Informasi yang pertama kali dilaporkan oleh XDA Developers ini telah dikonfirmasi oleh juru bicara Xiaomi. Perusahaan asal Tiongkok ini mengumumkan bahwa mulai Q3 tahun 2021, seri produk Mi hanya akan disebut dengan nama Xiaomi.
Langkah ini serupa dengan keputusan yang telah diterapkan sejak awal kemunculan XIaomi di negara asalnya. Perangkat pertama yang akan mengusung penamaan baru ini adalah smartphone Mix 4 dan tablet seri Pad 5 yang diluncurkan pada tanggal 10 Agustus lalu.
Konfirmasi ini dihadirkan Xiaomi 14 hari setelah acara peluncuran kedua perangkat tersebut selesai, yang memicu kecurigaan berbagai pihak terkait penamaan yang akan diusung oleh produk Xiaomi selanjutnya.
Xiaomi menyebut bahwa perubahan ini akan memadukan kehadiran mereknya secara global dan mempersempit celah antara merek dan produk karyanya. Penerapan perubahan ini di seluruh region disebut Xiaomi akan membutuhkan waktu.
Dengan memperkenalkan identitas merek baru, dua seri produk berbeda ini akan bernaung di bawah merek induk. Produknya juga diklaim Xiaomi mewakili puncak teknologi dan menawarkan pengalaman premium.

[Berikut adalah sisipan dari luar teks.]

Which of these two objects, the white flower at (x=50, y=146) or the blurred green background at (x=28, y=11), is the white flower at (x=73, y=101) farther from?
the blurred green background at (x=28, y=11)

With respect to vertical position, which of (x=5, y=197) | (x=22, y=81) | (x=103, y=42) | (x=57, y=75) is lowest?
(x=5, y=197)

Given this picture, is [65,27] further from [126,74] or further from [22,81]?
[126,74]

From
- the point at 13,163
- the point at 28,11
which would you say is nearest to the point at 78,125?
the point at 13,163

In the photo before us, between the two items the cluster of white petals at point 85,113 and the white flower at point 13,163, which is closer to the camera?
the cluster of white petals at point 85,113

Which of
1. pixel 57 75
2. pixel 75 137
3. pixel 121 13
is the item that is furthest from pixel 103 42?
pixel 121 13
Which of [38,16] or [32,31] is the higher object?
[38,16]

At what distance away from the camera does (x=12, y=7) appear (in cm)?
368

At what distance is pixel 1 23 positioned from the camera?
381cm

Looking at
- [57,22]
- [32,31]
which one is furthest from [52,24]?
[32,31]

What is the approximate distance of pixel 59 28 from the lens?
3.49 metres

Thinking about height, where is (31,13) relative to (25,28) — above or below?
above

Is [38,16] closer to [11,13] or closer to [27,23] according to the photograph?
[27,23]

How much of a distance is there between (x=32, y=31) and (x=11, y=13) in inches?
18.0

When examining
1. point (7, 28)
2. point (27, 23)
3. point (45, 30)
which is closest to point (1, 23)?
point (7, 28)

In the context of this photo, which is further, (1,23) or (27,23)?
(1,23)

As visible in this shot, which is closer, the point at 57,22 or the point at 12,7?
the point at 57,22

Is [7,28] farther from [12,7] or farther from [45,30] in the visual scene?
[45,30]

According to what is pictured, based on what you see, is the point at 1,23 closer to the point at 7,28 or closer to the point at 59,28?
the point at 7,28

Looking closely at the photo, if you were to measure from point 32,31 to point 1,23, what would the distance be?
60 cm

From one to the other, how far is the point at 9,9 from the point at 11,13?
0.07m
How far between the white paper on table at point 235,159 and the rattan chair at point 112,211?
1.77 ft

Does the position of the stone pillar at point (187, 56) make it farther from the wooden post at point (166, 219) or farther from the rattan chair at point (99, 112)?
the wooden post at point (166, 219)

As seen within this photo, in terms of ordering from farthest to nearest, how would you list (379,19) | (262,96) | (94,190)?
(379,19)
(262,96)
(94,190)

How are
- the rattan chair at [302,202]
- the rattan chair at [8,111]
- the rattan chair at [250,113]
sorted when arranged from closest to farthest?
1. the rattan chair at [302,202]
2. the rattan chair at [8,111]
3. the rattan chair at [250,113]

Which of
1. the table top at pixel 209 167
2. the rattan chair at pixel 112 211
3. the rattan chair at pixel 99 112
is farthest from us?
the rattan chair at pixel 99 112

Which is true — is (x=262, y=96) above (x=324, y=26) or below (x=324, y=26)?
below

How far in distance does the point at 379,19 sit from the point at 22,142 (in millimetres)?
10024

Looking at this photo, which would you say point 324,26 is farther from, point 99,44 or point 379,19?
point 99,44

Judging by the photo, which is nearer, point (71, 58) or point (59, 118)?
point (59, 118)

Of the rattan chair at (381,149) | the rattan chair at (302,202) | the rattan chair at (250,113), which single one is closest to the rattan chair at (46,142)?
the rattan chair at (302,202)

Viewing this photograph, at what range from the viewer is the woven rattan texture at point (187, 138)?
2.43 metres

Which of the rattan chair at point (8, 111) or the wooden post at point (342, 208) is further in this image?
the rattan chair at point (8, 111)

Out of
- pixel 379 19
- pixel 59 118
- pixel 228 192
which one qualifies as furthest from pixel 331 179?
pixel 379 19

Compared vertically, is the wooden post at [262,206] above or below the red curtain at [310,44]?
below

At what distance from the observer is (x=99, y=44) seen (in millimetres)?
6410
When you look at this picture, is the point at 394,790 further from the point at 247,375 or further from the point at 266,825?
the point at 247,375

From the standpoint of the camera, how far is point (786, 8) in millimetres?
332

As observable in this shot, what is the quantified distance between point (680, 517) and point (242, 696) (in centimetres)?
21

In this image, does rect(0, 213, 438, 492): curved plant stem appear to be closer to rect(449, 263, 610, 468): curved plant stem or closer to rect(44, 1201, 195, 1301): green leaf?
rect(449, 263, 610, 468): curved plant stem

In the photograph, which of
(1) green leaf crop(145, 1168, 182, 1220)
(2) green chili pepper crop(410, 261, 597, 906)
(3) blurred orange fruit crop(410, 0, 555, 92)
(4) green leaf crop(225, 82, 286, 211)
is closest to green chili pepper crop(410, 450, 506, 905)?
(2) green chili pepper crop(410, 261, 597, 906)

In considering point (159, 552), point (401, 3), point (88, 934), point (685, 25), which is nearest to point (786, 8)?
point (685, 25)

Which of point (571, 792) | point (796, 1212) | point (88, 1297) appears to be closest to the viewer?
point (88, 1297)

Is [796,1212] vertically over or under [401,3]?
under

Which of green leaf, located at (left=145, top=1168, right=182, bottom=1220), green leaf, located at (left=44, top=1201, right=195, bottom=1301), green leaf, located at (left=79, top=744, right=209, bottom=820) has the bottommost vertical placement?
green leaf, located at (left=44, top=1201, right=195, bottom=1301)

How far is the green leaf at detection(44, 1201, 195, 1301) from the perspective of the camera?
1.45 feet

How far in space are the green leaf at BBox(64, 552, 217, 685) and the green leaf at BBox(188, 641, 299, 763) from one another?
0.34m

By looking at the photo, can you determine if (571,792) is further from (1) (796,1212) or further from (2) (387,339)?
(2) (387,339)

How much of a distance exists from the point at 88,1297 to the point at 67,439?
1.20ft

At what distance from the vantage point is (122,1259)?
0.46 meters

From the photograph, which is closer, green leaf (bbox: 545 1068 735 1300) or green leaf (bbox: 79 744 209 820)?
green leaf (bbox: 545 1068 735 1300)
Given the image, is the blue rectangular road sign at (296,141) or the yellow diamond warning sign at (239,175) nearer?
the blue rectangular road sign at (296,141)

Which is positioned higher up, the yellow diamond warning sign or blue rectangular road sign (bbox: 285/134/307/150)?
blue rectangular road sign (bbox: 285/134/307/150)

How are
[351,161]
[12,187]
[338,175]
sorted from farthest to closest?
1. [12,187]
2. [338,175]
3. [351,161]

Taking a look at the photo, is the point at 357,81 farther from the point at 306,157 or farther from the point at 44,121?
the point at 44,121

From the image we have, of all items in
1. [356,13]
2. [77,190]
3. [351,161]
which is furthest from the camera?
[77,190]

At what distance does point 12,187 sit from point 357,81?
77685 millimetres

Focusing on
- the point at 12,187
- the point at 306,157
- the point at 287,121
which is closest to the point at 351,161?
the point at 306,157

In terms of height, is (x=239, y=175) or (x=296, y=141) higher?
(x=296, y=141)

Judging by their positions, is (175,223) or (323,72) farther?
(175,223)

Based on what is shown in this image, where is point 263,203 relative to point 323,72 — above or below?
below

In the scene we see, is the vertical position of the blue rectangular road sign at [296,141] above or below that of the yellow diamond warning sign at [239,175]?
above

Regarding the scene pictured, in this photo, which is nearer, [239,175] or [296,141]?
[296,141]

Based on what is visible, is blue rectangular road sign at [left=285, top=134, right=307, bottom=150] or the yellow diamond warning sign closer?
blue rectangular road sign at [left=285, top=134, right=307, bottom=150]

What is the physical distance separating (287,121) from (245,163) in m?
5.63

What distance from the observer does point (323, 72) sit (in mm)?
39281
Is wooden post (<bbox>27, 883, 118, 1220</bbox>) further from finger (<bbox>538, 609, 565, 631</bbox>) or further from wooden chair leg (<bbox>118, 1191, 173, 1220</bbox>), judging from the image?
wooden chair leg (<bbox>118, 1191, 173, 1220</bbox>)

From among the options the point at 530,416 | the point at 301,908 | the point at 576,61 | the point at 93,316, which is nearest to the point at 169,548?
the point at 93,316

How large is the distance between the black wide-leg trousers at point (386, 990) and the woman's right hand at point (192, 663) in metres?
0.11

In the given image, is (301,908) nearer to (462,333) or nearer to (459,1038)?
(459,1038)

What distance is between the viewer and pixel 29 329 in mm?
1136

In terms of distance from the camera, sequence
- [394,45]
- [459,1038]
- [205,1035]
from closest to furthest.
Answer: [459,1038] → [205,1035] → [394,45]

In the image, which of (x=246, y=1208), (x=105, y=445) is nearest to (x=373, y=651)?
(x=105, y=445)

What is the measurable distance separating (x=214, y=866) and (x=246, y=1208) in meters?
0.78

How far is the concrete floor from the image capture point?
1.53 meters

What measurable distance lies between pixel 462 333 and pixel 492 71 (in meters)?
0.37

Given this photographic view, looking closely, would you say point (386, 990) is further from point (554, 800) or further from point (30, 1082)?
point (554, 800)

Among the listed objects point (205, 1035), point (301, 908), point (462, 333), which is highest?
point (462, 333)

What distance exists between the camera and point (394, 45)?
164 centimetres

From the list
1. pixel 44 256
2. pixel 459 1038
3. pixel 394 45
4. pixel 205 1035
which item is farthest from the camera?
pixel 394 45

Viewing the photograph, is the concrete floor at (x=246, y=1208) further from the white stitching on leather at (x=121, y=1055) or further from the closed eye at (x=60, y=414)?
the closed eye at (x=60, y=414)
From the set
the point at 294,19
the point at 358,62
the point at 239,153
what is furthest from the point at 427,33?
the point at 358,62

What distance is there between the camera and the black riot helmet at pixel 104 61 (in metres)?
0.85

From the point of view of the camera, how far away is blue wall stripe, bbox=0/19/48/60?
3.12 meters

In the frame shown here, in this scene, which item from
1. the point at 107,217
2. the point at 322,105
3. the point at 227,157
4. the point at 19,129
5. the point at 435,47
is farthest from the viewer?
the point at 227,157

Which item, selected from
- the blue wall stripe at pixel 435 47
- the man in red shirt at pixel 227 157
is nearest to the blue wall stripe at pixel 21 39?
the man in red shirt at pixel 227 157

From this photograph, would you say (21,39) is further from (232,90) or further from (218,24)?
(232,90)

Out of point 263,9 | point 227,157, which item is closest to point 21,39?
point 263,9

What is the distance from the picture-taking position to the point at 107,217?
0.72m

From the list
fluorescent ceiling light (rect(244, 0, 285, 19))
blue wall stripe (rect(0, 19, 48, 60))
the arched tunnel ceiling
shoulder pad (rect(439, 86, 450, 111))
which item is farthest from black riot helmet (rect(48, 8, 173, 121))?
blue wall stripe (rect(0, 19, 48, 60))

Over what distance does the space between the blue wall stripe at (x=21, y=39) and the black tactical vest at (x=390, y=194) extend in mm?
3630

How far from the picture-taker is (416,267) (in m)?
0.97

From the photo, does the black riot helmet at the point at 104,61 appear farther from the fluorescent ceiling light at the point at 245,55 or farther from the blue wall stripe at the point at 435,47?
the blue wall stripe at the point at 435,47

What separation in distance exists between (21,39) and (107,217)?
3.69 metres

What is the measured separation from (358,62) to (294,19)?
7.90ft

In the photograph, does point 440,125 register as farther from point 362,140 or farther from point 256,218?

Produk Redmi, lanjut Xiaomi, menghadirkan inovasi besar pada kisaran harga lebih terjangkau dan menyasar target pasar di demografi usia lebih muda. Perbedaan ini juga disebut Xiaomi direfleksikan pada logo terbarunya, dengan baik tipe logo Xiaomi maupun Redmi bernaung di bawah logo merek induk.
Konvensi penamaan seri produk, baik Xiaomi maupun Redmi, juga akan diaplikasikan pada ekosistem dan produk IoT secara bertahap. Sebelumnya, General Manager Xiaomi mengonfirmasi perubahan nama untuk Mi Store fisik, yang kini disebut dengan nama Xiaomi Stores.
Perubahan ini diperkirakan akan disampaikan secara resmi pada ajang yang diselenggarakan pada tanggal 15 September mendatang, saat Xiaomi meluncurkan 11T series yang didukung teknologi fast charging 120W, chipset unggulan, dan layar dengan refresh rate 120Hz.